▶ **GOAL OF THE EXERCISE**: Count the lines in the data that contain the string "fire", treating uppercase and lowercase as different. Give only the number.

▶ **LISTING**:
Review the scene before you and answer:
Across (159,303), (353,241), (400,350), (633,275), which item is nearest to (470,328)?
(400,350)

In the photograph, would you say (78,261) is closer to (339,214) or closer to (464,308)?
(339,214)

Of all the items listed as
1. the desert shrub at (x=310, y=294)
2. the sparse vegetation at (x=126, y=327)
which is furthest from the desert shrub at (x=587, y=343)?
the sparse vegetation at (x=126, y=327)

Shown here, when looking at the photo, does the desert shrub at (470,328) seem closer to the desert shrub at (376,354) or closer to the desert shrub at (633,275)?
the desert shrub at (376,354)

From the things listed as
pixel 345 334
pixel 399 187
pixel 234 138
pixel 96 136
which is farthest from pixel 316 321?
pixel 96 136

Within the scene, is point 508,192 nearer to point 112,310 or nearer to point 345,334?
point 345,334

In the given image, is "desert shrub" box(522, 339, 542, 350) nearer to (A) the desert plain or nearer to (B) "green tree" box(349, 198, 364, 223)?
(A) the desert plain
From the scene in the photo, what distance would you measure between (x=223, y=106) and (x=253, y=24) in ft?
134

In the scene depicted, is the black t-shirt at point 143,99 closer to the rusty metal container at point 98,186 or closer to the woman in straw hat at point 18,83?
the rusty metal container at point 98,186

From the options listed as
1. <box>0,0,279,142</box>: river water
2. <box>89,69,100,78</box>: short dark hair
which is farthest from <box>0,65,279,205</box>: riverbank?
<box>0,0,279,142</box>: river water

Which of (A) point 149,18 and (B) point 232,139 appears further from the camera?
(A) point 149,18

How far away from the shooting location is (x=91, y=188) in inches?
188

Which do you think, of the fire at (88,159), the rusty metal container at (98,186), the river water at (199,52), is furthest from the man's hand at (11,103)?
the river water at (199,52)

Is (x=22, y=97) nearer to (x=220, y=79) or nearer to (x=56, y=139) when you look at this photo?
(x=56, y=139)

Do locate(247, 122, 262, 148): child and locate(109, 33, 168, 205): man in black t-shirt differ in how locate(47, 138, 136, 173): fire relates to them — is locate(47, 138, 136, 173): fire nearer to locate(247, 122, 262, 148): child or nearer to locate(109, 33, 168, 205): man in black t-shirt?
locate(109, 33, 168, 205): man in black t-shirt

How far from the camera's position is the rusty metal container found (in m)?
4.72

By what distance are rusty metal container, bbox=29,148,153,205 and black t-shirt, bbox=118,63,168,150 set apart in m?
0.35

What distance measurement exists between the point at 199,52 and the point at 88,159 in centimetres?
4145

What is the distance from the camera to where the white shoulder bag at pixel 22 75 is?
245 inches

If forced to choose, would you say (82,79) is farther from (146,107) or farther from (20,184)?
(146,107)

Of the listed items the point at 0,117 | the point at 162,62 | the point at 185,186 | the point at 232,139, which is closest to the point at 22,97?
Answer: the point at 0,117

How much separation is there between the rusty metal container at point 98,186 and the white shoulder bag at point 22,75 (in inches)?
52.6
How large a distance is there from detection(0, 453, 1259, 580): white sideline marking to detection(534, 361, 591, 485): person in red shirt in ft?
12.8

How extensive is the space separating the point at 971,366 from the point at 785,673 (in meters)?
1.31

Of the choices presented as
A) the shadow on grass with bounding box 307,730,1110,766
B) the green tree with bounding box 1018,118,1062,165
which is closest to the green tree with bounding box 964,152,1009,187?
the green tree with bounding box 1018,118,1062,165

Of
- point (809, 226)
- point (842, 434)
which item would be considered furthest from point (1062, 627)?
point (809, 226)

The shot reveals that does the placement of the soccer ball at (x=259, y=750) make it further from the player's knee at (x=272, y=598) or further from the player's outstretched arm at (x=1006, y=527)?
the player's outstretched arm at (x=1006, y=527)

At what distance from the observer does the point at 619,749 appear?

▶ **RIGHT ANSWER**: 2